**YOUR TASK:**
Render the rows below as a numbered list, from the line containing "Comparing [128,141] with" through the line containing "612 centimetres", leaving out blank lines.

**SUPPLIED INFORMATION:**
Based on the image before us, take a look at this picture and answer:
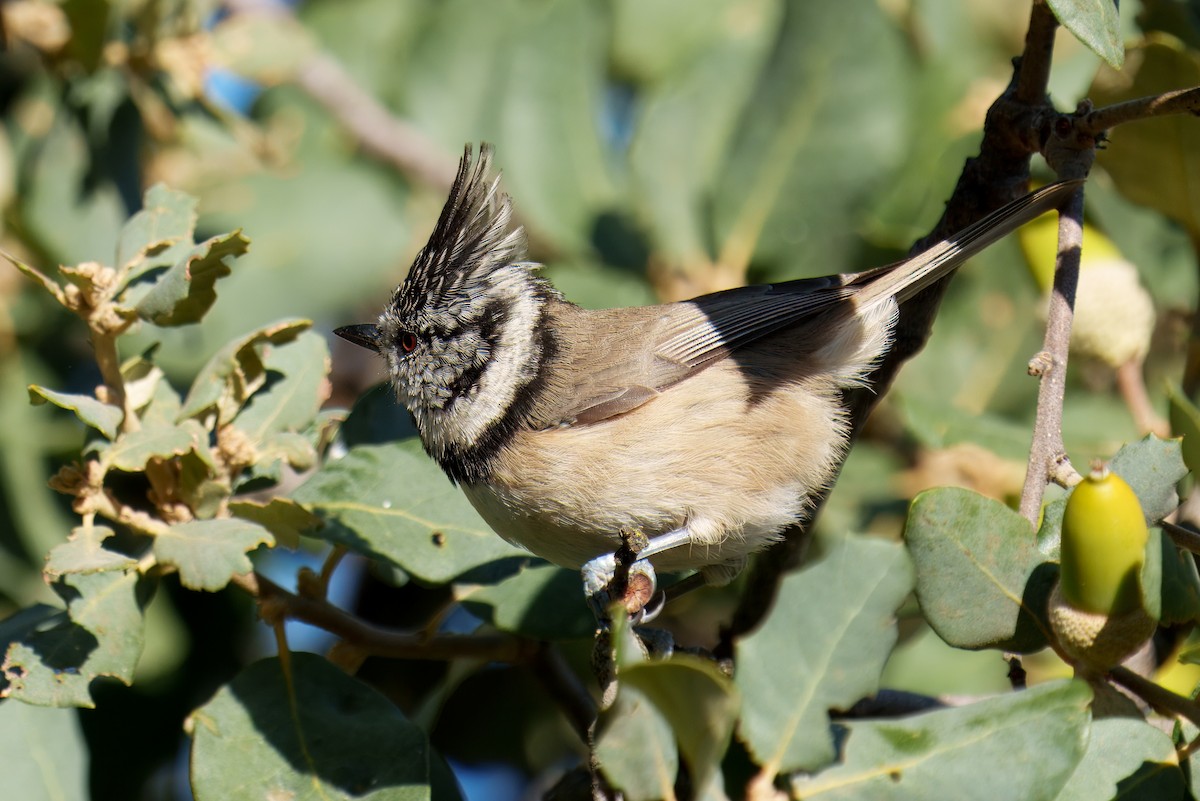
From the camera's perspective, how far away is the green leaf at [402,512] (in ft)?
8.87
==
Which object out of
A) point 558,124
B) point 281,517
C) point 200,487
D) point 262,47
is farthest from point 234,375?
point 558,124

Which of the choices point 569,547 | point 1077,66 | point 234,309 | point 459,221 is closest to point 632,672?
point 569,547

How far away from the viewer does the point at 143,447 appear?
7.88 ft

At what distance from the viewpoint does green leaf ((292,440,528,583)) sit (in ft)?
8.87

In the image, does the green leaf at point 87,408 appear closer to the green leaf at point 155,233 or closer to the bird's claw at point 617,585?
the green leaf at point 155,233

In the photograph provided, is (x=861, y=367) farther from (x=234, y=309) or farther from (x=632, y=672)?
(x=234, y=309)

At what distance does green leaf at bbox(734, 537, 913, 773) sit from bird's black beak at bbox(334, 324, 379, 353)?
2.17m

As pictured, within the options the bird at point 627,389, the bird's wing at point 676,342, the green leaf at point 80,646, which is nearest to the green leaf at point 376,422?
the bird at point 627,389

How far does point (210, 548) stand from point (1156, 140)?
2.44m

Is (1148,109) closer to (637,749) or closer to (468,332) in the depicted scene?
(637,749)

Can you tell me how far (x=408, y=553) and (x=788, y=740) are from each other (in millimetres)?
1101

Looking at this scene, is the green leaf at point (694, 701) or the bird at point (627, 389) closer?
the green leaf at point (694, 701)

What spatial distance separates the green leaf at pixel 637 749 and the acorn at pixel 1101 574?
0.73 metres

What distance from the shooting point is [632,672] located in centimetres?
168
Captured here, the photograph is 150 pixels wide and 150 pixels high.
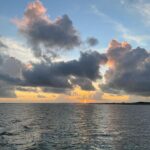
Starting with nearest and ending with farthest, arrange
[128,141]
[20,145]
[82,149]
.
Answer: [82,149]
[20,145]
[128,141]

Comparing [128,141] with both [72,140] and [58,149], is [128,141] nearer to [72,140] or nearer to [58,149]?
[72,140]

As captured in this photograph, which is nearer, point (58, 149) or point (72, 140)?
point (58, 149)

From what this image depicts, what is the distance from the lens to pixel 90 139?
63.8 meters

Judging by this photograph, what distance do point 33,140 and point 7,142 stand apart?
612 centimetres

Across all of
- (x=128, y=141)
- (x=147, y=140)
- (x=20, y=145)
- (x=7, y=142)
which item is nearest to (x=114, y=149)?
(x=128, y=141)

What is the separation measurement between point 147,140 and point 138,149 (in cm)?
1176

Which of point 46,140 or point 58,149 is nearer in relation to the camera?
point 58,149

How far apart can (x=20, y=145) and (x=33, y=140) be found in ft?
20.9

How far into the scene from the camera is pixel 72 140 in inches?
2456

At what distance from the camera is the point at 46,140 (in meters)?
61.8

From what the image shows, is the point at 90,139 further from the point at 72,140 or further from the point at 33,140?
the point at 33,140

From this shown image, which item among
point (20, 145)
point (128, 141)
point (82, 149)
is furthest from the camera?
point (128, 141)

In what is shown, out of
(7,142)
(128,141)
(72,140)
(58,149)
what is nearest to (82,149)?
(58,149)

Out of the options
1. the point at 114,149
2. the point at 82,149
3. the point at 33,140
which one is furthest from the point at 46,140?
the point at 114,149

**WRITTEN SOLUTION:**
1. Comparing [128,141] with both [72,140] and [58,149], is [128,141] nearer to [72,140] or nearer to [58,149]?
2. [72,140]
3. As captured in this photograph, which is nearer, point (58, 149) or point (72, 140)?
4. point (58, 149)
5. From what this image depicts, what is the distance from the lens to pixel 90 139?
6. 63.8 meters
7. Judging by this photograph, what distance do point 33,140 and point 7,142 stand apart?
8. 612 centimetres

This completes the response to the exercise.